• TEXT SECTION:
⟨

# i7 930 temperature?



## Armpits (Mar 28, 2010)

Wondering what is the max it can go before it shuts down? and what should I put the temperature warning at for the CPU?

Wierd thing happend today I dunno if the CPU got hot or something cause I was sleeping but when I woke up the computer was off. 

Checked event viewer (system) have some errors:

- Bugchecker or something?
- HAL (saying it has firmware corrupted memory across the previous system transistion)
- Kernel Power


What you rekon is happening?


----------



## bigrich0086 (Mar 28, 2010)

i7s safe range is in the Mid 80C range. Most max out on good Coolers at about 75c.

check vista power settings to make sure sleep isnt enabled or auto shut off .

⟩

• DATA SEGMENT:

⟨

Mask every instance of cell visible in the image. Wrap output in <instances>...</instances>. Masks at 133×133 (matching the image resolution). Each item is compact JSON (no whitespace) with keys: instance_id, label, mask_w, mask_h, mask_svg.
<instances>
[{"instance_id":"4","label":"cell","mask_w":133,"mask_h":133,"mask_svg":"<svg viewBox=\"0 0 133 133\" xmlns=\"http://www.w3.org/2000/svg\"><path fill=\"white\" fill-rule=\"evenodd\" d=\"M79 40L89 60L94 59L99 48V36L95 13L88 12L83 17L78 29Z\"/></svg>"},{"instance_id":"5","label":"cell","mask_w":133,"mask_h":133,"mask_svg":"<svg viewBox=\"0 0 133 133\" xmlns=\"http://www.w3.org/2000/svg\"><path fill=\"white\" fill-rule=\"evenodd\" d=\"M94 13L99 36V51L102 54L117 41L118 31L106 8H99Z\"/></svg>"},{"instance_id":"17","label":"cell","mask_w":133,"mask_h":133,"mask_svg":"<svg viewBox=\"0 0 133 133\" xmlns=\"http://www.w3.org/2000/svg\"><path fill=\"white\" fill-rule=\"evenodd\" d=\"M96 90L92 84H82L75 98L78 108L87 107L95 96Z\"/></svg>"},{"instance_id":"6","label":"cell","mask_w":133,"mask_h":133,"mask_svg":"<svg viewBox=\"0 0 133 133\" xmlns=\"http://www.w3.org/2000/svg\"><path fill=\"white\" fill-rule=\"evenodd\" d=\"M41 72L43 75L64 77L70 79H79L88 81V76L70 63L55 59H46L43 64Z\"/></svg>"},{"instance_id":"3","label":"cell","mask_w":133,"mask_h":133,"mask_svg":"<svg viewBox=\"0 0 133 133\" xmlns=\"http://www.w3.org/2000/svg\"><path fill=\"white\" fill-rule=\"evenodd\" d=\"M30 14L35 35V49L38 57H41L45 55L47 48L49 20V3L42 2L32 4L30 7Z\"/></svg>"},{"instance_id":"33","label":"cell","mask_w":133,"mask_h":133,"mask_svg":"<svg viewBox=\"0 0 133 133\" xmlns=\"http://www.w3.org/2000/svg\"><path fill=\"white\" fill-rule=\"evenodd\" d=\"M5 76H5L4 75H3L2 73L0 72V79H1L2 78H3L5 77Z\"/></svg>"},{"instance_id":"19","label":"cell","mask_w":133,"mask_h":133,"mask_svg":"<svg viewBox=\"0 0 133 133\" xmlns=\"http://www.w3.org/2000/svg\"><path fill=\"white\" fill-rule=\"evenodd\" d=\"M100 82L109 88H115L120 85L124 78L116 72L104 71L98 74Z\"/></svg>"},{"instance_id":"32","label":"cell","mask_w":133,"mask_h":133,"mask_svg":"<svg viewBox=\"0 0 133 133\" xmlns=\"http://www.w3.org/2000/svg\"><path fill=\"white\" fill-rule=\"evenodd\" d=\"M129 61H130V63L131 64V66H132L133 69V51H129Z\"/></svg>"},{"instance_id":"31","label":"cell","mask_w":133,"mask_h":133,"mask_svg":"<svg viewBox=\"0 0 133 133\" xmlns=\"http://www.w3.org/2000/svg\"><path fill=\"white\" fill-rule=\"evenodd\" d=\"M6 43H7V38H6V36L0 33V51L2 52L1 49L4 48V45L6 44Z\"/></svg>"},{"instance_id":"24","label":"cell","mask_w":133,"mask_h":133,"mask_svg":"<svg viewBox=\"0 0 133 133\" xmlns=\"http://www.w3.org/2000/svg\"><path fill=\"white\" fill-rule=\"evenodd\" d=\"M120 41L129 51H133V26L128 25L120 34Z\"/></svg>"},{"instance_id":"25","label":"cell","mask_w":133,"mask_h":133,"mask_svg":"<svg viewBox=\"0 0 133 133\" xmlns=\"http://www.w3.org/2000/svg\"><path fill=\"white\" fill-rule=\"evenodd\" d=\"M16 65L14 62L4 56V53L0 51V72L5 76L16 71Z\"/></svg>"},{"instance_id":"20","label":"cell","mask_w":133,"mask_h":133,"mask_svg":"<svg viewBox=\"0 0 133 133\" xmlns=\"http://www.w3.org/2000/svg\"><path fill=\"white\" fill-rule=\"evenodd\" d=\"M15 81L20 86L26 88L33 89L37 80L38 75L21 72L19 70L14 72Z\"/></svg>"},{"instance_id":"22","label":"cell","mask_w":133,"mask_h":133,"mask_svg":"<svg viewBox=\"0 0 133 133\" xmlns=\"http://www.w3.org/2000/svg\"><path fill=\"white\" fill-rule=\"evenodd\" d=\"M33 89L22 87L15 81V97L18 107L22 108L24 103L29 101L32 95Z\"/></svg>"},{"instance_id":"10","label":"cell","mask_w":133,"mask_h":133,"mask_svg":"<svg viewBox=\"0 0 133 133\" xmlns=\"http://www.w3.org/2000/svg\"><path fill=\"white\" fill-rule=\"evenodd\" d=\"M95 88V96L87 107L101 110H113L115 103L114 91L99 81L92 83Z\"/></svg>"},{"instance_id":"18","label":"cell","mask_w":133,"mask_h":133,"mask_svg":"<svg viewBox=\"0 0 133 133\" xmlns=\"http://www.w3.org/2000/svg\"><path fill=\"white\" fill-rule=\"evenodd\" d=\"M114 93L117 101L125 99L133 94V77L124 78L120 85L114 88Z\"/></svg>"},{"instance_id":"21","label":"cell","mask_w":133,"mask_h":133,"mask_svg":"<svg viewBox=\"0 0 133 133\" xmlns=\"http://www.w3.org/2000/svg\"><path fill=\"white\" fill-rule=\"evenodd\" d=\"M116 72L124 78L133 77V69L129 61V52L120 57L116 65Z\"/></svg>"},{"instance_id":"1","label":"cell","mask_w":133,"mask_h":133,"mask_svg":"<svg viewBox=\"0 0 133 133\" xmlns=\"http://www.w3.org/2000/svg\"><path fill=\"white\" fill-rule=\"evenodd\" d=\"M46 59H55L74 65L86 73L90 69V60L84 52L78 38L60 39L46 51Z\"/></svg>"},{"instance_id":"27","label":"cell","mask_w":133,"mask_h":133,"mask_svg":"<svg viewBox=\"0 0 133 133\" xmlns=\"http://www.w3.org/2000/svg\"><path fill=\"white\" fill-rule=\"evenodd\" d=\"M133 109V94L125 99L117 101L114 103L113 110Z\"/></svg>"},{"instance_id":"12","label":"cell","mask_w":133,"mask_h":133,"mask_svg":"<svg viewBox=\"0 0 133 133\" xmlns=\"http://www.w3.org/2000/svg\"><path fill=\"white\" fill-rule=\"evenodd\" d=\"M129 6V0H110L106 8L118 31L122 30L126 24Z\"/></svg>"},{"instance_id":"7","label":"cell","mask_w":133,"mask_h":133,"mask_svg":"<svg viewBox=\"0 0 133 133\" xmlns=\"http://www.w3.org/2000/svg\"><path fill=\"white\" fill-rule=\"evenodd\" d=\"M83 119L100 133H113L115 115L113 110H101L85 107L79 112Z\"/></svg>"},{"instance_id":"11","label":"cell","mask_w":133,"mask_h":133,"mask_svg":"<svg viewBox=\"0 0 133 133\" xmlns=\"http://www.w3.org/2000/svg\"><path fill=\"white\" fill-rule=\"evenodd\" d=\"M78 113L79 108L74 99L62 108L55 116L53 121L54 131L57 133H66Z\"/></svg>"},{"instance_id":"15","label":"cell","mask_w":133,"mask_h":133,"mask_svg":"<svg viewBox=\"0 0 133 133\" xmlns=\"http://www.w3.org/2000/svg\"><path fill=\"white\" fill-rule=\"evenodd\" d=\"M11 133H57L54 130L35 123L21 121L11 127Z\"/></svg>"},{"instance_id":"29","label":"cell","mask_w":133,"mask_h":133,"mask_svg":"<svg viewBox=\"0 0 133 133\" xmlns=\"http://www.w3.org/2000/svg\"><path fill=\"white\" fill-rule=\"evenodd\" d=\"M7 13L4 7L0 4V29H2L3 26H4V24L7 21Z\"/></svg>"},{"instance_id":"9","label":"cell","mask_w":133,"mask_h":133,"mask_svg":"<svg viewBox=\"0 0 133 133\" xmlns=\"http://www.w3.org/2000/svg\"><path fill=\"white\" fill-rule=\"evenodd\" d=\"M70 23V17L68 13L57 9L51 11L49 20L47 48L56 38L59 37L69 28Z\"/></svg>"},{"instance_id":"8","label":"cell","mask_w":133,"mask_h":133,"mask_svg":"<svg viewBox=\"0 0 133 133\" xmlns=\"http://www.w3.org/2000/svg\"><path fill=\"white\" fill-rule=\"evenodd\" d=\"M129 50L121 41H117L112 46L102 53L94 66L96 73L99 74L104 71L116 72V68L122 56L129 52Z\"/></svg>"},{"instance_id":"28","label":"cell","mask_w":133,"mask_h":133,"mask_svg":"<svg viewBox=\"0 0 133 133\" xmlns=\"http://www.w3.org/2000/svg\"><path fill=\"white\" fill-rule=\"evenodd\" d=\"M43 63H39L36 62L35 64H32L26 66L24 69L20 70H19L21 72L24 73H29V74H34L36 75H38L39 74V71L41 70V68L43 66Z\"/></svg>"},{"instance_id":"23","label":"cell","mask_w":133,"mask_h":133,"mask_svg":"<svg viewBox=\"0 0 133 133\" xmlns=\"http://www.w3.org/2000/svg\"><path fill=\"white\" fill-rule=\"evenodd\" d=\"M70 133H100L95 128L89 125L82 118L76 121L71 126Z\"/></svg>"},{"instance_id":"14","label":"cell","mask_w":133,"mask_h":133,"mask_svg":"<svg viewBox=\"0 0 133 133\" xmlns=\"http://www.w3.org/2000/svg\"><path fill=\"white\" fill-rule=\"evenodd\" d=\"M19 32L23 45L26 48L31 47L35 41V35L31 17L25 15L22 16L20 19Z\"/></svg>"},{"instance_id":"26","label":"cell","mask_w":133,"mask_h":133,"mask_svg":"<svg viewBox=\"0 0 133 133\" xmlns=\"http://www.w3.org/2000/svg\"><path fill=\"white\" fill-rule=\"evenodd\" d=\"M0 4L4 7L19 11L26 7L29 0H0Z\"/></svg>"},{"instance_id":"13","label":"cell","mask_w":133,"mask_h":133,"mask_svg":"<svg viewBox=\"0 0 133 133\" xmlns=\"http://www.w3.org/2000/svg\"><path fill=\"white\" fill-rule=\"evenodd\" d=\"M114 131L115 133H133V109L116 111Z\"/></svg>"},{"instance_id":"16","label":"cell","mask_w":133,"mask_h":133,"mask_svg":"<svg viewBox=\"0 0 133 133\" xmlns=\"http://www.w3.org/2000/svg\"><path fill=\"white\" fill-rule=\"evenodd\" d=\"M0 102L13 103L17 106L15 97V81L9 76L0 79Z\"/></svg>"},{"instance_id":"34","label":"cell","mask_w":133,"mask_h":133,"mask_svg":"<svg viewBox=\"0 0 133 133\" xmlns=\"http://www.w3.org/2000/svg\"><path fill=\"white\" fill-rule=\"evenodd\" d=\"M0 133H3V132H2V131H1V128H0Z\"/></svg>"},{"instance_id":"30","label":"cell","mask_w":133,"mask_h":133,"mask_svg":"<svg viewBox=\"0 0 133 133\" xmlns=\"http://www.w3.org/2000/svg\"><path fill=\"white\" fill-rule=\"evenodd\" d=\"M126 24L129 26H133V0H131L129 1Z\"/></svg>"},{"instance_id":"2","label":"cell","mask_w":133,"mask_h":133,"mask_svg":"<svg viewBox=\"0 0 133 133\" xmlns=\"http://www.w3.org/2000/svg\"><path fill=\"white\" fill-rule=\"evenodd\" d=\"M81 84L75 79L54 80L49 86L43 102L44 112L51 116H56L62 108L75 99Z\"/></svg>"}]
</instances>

⟩

Carry on the i7 930 temperature thread from its last post. The lines are separate material and are unrelated to the i7 930 temperature thread.

• OUTPUT:
----------



## Armpits (Mar 29, 2010)

When I play games it goes up to 70 degrees sometimes, on idle is 40 range, is this normal?


----------



## bigrich0086 (Mar 29, 2010)

Those temps depending on heatsink can be normal.

Also depends on CPU usage. If your 50% and under CPU usage and still getting 70c then your have a heat sink problem,thermal paste problem.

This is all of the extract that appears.